What to produce —
Identify each line in the records below that contains the word "adapter", and copy it.
[Record excerpts Boundary: Start]
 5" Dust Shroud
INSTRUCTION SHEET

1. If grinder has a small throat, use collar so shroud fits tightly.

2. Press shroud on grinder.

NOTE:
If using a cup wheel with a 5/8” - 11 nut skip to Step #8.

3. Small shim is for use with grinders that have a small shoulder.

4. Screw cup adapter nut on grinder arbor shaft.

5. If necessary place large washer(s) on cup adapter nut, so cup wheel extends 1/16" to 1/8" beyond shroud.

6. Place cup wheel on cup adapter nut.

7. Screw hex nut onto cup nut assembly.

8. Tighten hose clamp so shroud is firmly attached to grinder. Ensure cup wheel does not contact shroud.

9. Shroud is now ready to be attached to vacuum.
[Record excerpts Boundary: End]
Output of the exercise —
4. Screw cup adapter nut on grinder arbor shaft.
5. If necessary place large washer(s) on cup adapter nut, so cup wheel extends 1/16" to 1/8" beyond shroud.
6. Place cup wheel on cup adapter nut.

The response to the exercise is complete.